The problem with the current proposed patch is that it sets the socket to blocking mode which will also impact the read side of the socket.  The read side is registered with the reactor, so if the flushing strategy were to set blocking mode in between the reactor noticing the handle is ready and handle_input making the read call, that read could block (depending on how much data is available) and the thread would be stuck in handle_input.

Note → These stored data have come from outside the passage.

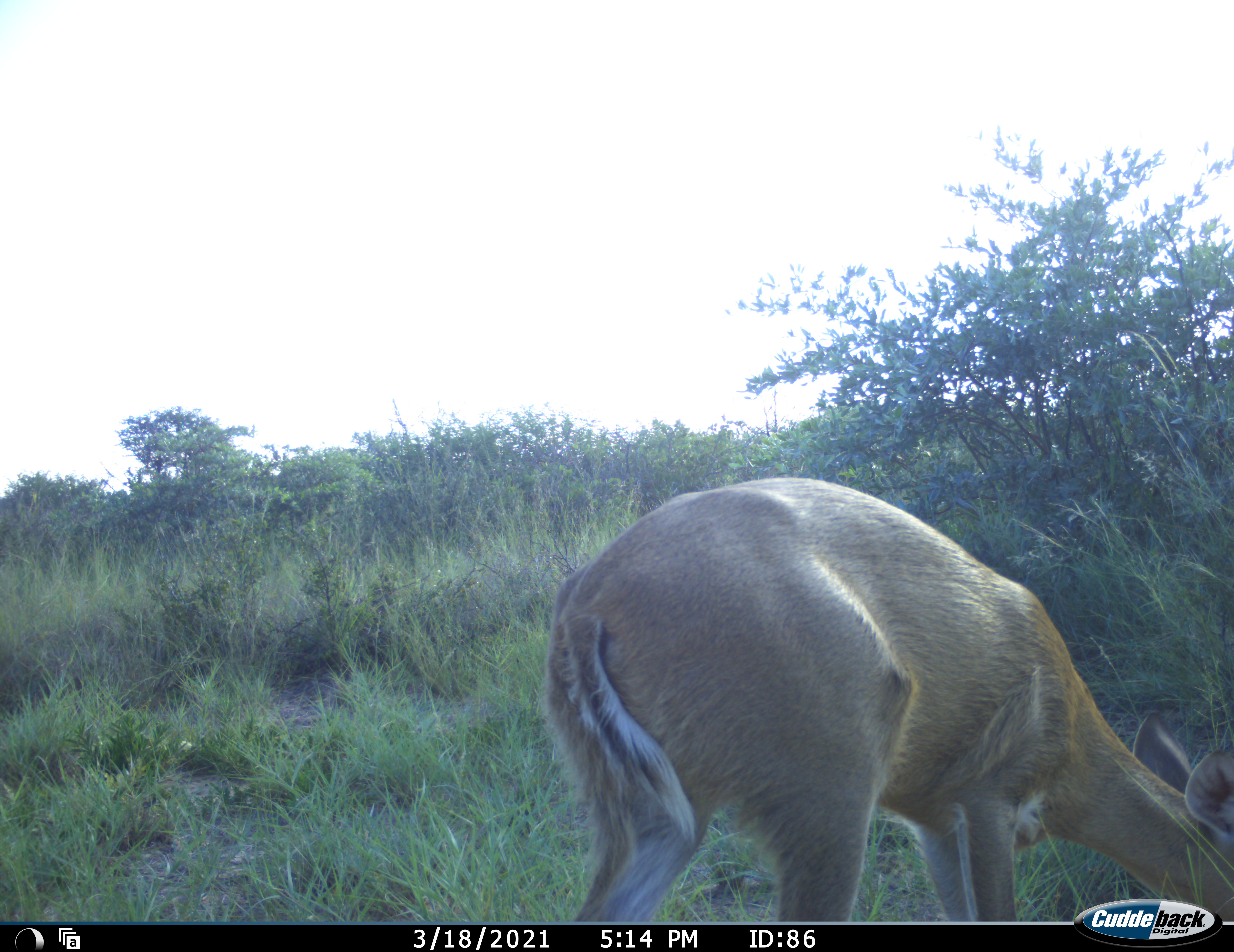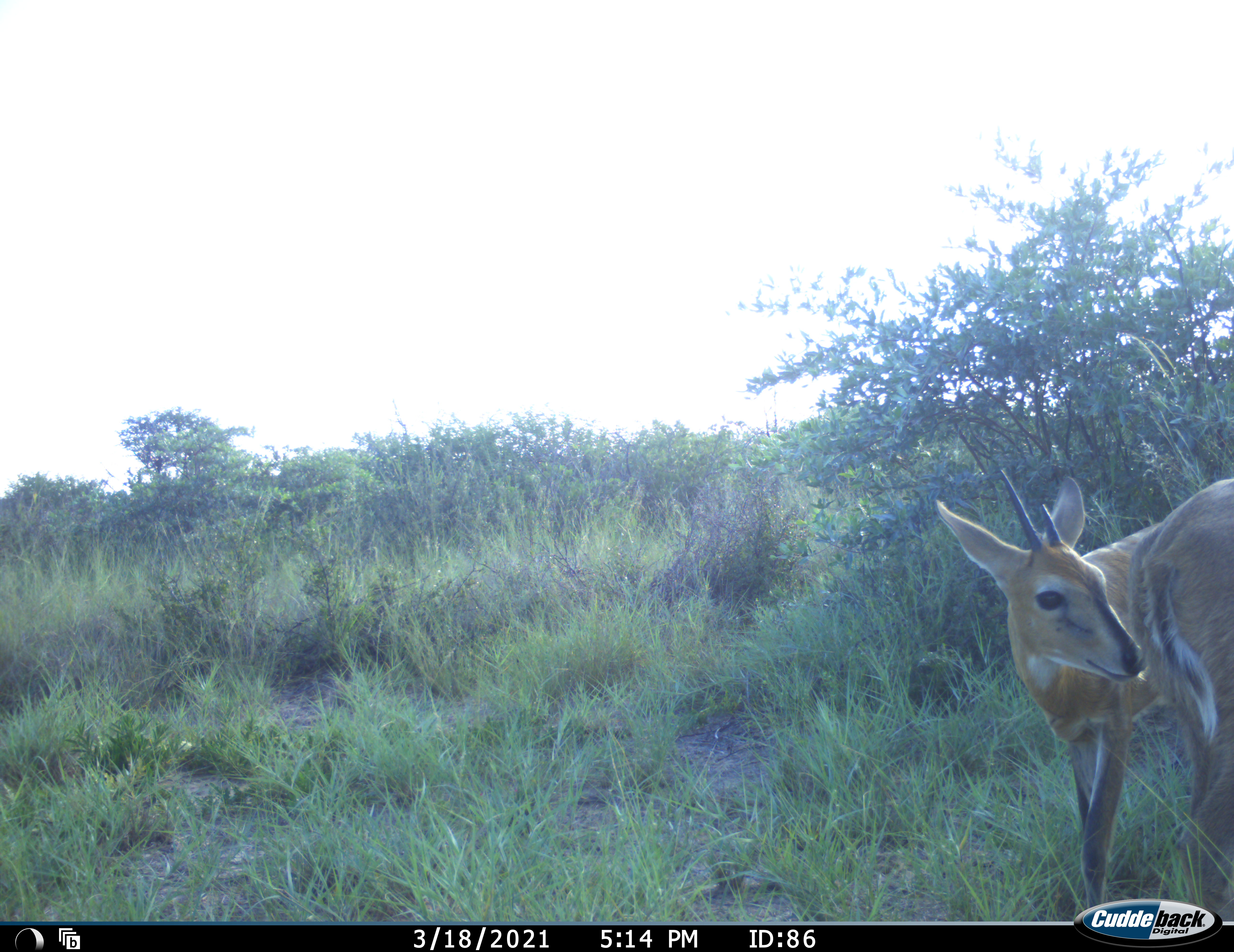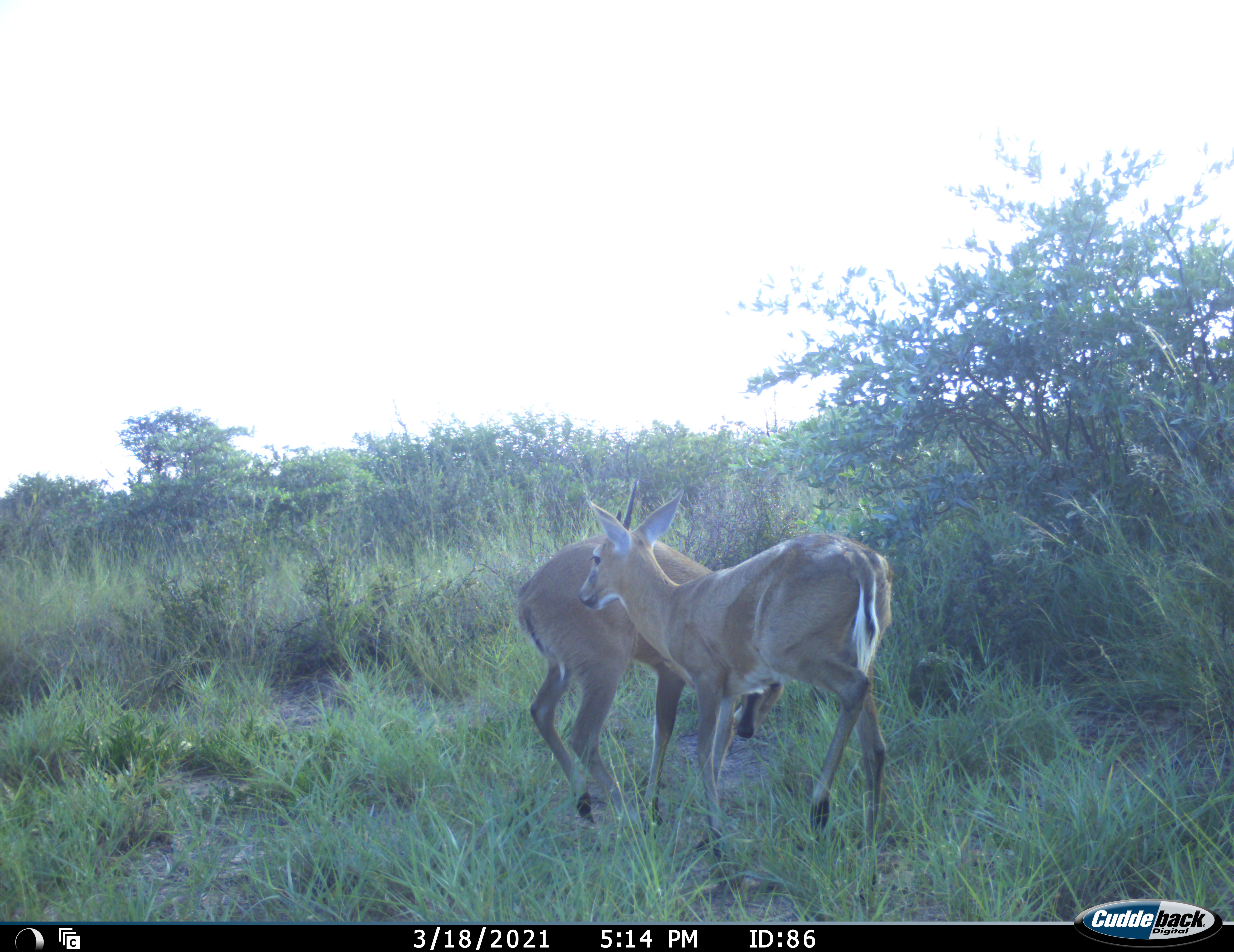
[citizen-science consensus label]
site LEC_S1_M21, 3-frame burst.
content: unidentified animal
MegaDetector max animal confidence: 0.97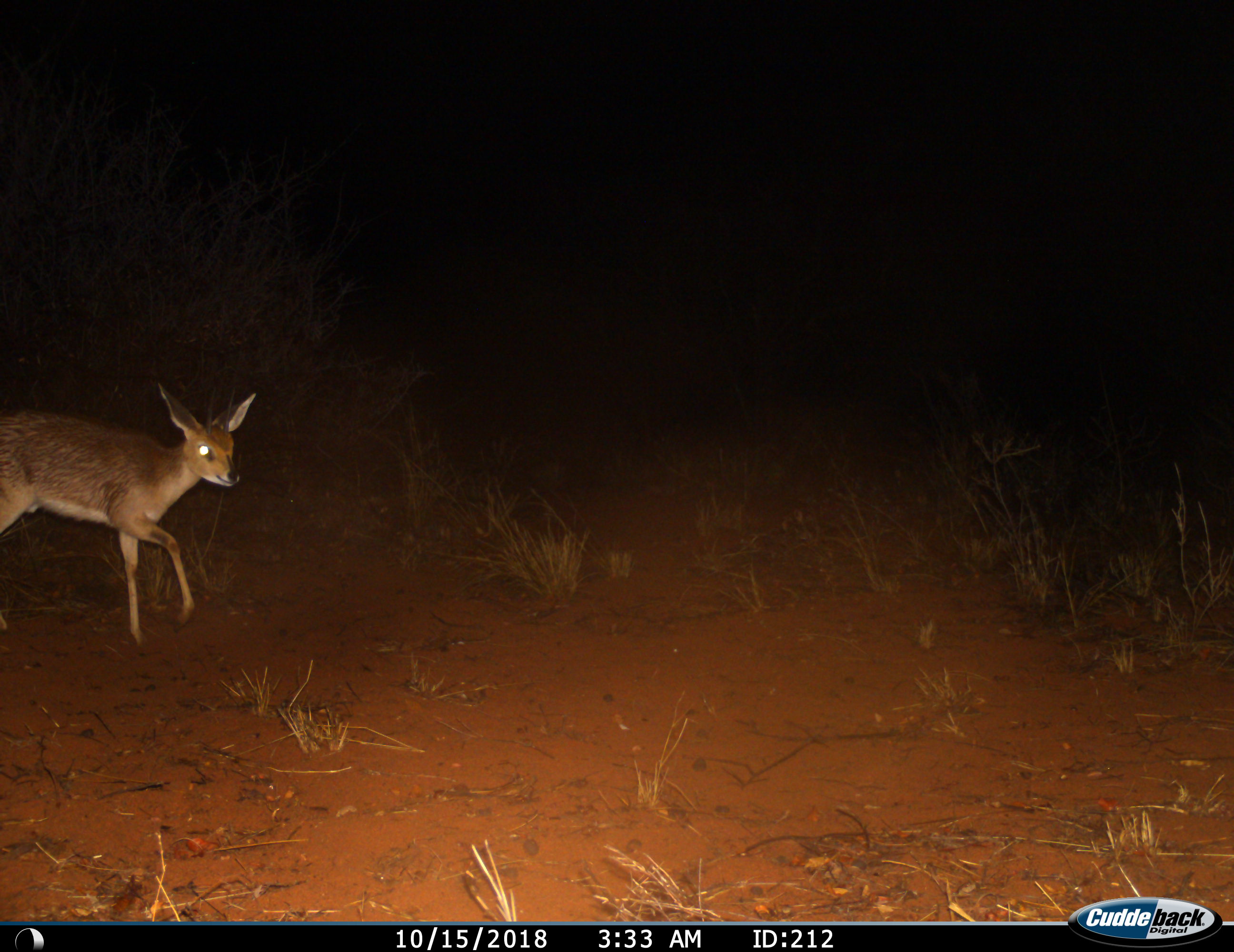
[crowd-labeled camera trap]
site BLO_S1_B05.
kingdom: Animalia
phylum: Chordata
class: Mammalia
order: Artiodactyla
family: Bovidae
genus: Raphicerus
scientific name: Raphicerus campestris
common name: steenbok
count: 1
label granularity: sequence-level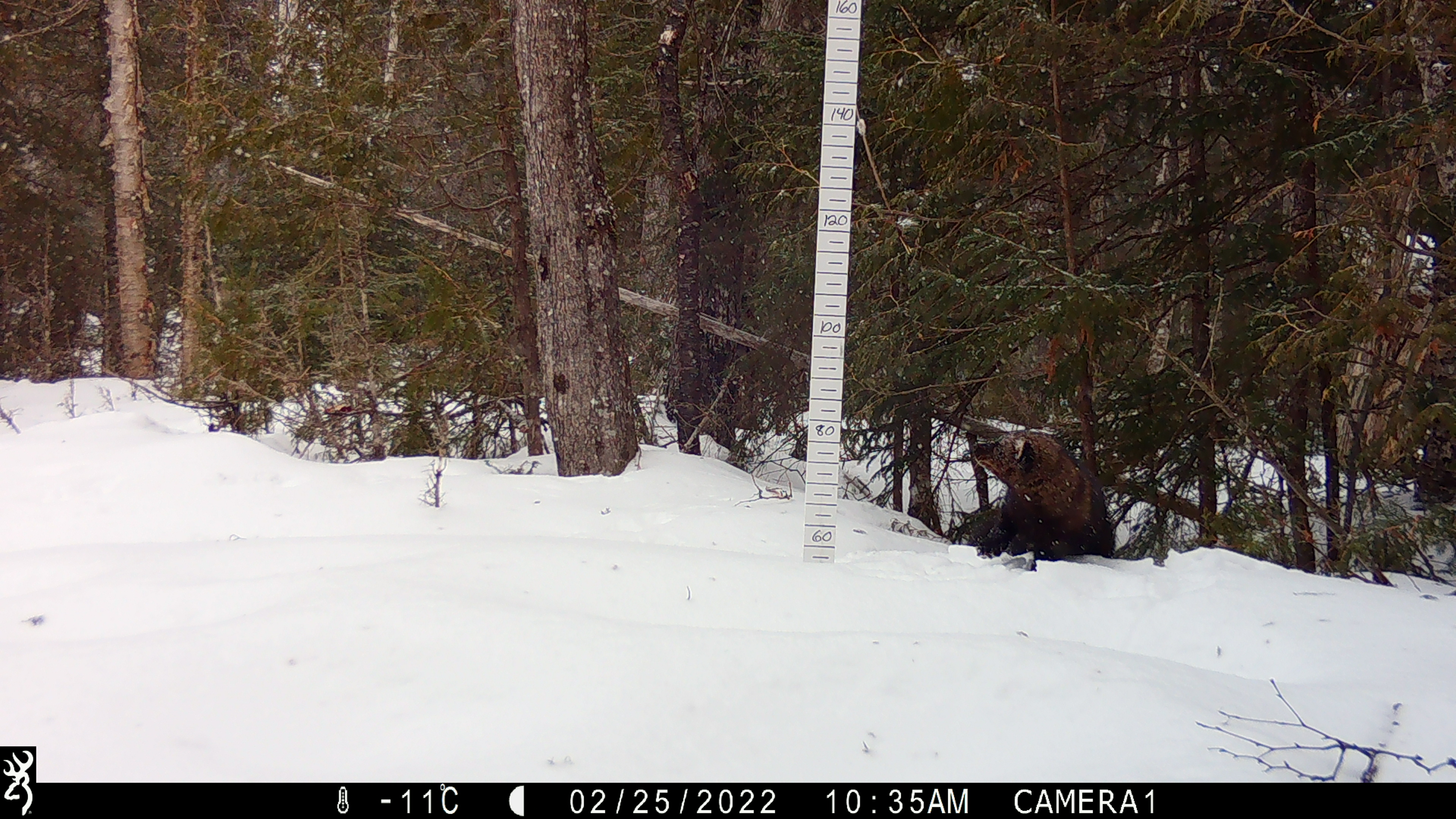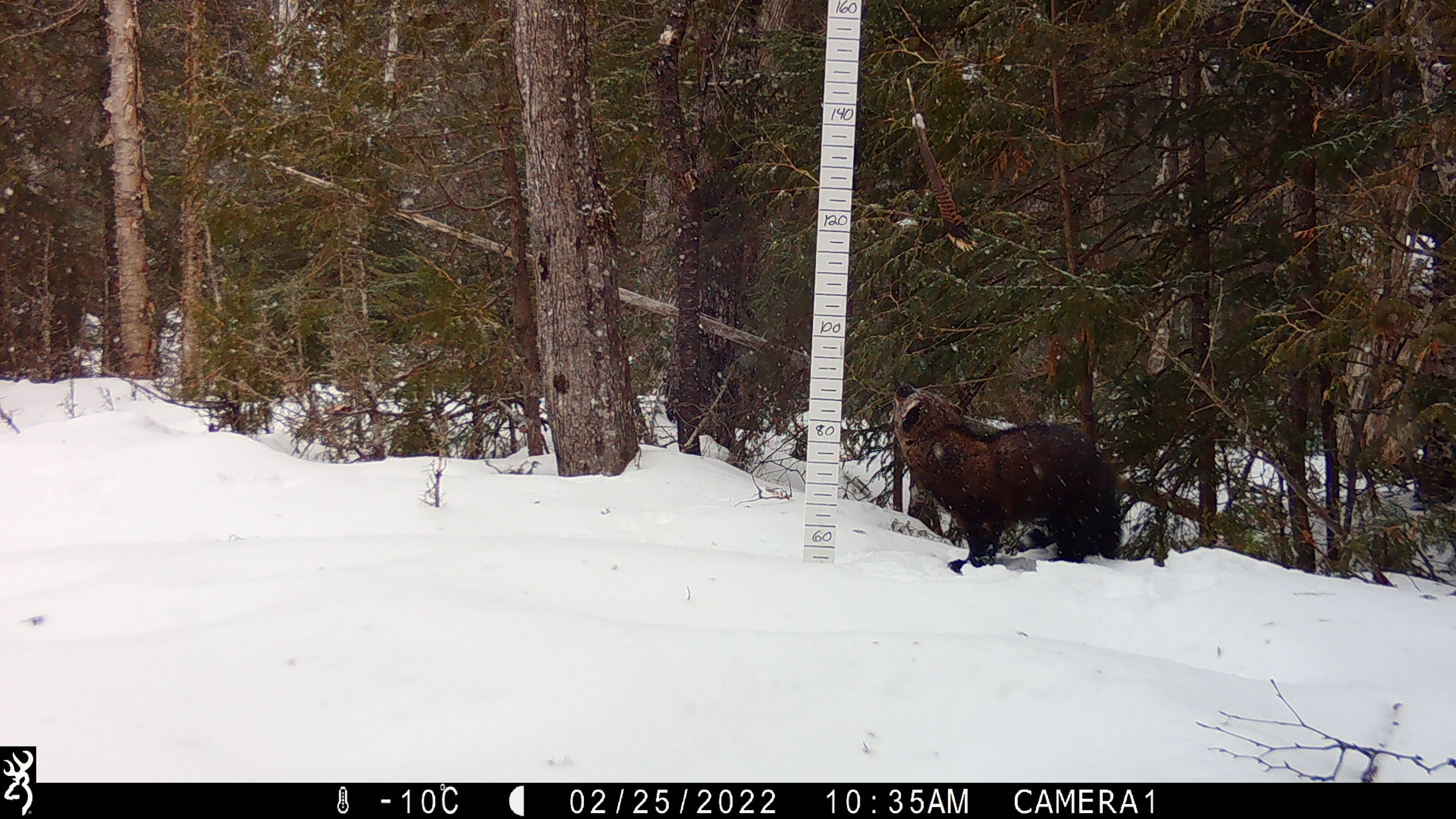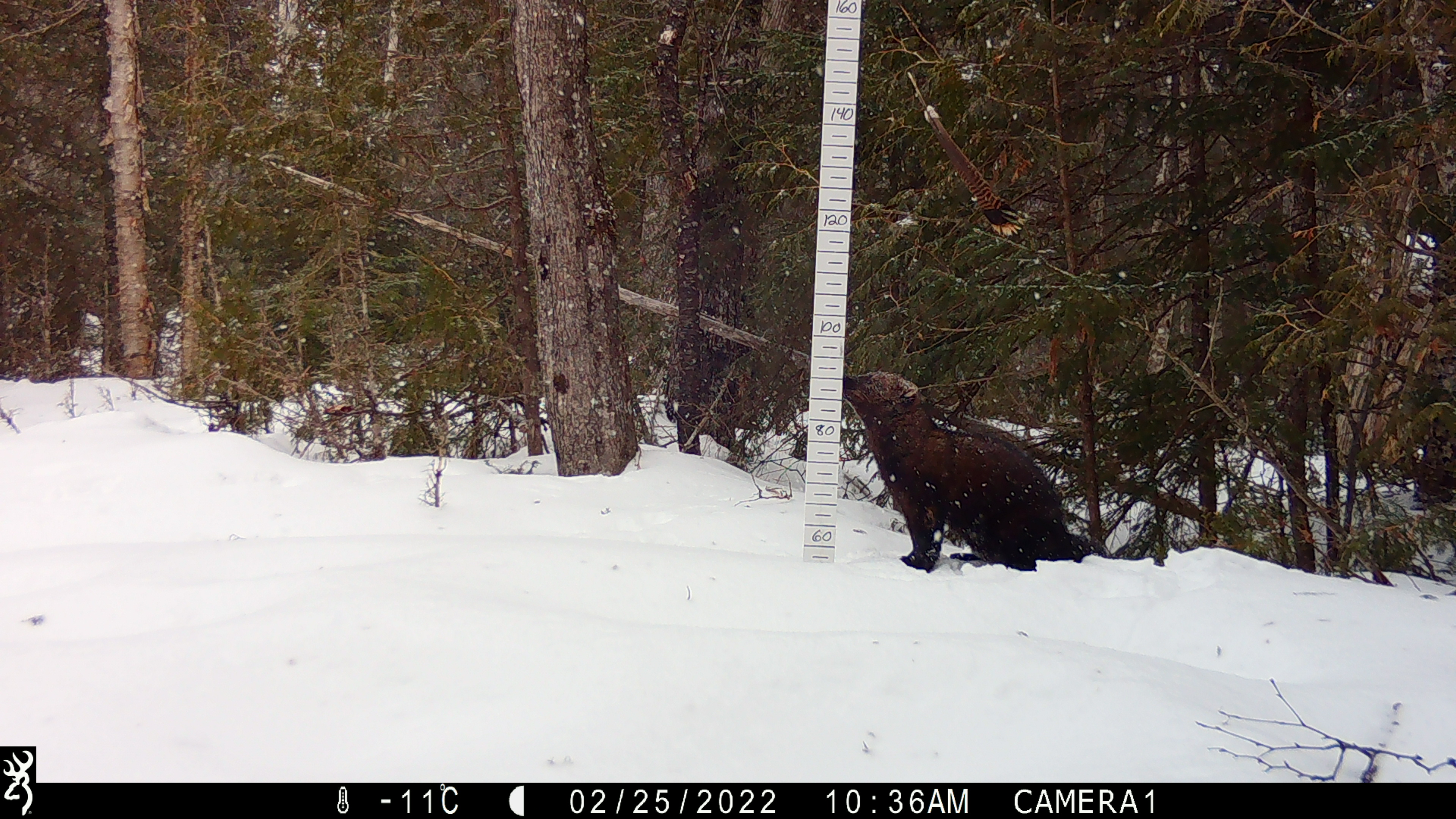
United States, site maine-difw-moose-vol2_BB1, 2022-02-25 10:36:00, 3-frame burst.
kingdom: Animalia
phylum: Chordata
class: Mammalia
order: Carnivora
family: Mustelidae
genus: Pekania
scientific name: Pekania pennanti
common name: fisher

The new approach would be to use ACE::handle_write_ready() in the blocking flushing strategy.  It requires the ACE_HANDLE so it can't be used directly but will need to delegate to the connection handler.  I'll start working on the code for this.
Comment 9 Adam Mitz 2009-06-25 15:27:04 CDT
Created attachment 1169 [details]
Revised patch, using the new approach
Comment 10 Vladimir Zykov 2009-06-26 04:53:14 CDT
(In reply to comment #9)
> Created an attachment (id=1169) [details]
> Revised patch, using the new approach
> 

I checked this patch together with 3682. On solaris those two Single_Read and AMH_Oneway do work. I'm trying to check other tests I selected for testing 3682 on solaris.
Comment 11 Vladimir Zykov 2009-06-26 06:35:53 CDT
With this patch and maximum debug level I get sigill on solaris in line Transport.cpp:1104

          ACE_DEBUG ((LM_DEBUG,
              ACE_TEXT ("TAO (%P|%t) - Transport[%d]::drain_queue_i, ")
              ACE_TEXT ("helper retval = %d\n"),
              this->id (), retval));

and the same thing is in line Transport.cpp:1077

              ACE_DEBUG ((LM_DEBUG,
                 ACE_TEXT ("TAO (%P|%t) - Transport[%d]::drain_queue_i, ")
                 ACE_TEXT ("helper retval = %d\n"),
                 this->id (), retval));

retval is object now not int.
Comment 12 Adam Mitz 2009-06-26 06:41:02 CDT
(In reply to comment #11)
> With this patch and maximum debug level I get sigill on solaris in line
> Transport.cpp:1104
> 
> and the same thing is in line Transport.cpp:1077
> 
> retval is object now not int.
> 

Thanks, I'll fix those.
Comment 13 Adam Mitz 2009-06-26 15:45:40 CDT
Fri Jun 26 20:41:53 UTC 2009  Adam Mitz  <mitza@ociweb.com>

        * tao/Block_Flushing_Strategy.h:
        * tao/Block_Flushing_Strategy.cpp:
        * tao/Connection_Handler.h:
        * tao/Connection_Handler.inl:
        * tao/Connection_Handler.cpp:
        * tao/IIOP_Connection_Handler.h:
        * tao/IIOP_Connection_Handler.cpp:
        * tao/Transport.h:
        * tao/Transport.cpp:

          This resolves bug #3704.
          TAO_Transport::handle_output() now uses an enum return value to
          distinguish the EWOULDBLOCK case from other normal or error
          conditions.  The Block_Flushing_Strategy checks for EWOULDBLOCK
          and calls a new method, handle_write_ready(), on the Connection
          Handler.  The Connection Handler calls ACE::handle_write_ready()
          passing the specific handle.

        * tao/Strategies/DIOP_Connection_Handler.h:
        * tao/Strategies/DIOP_Connection_Handler.cpp:
        * tao/Strategies/SCIOP_Connection_Handler.h:
        * tao/Strategies/SCIOP_Connection_Handler.cpp:
        * tao/Strategies/SHMIOP_Connection_Handler.h:
        * tao/Strategies/SHMIOP_Connection_Handler.cpp:
        * tao/Strategies/UIOP_Connection_Handler.h:
        * tao/Strategies/UIOP_Connection_Handler.cpp:
        * orbsvcs/orbsvcs/HTIOP/HTIOP_Connection_Handler.h:
        * orbsvcs/orbsvcs/HTIOP/HTIOP_Connection_Handler.cpp:
        * orbsvcs/orbsvcs/PortableGroup/UIPMC_Connection_Handler.h:
        * orbsvcs/orbsvcs/PortableGroup/UIPMC_Connection_Handler.cpp:
        * orbsvcs/orbsvcs/PortableGroup/UIPMC_Mcast_Connection_Handler.h:
        * orbsvcs/orbsvcs/PortableGroup/UIPMC_Mcast_Connection_Handler.cpp:
        * orbsvcs/orbsvcs/SSLIOP/SSLIOP_Connection_Handler.h:
        * orbsvcs/orbsvcs/SSLIOP/SSLIOP_Connection_Handler.cpp:

          Added handle_write_ready() to the non-IIOP protocols.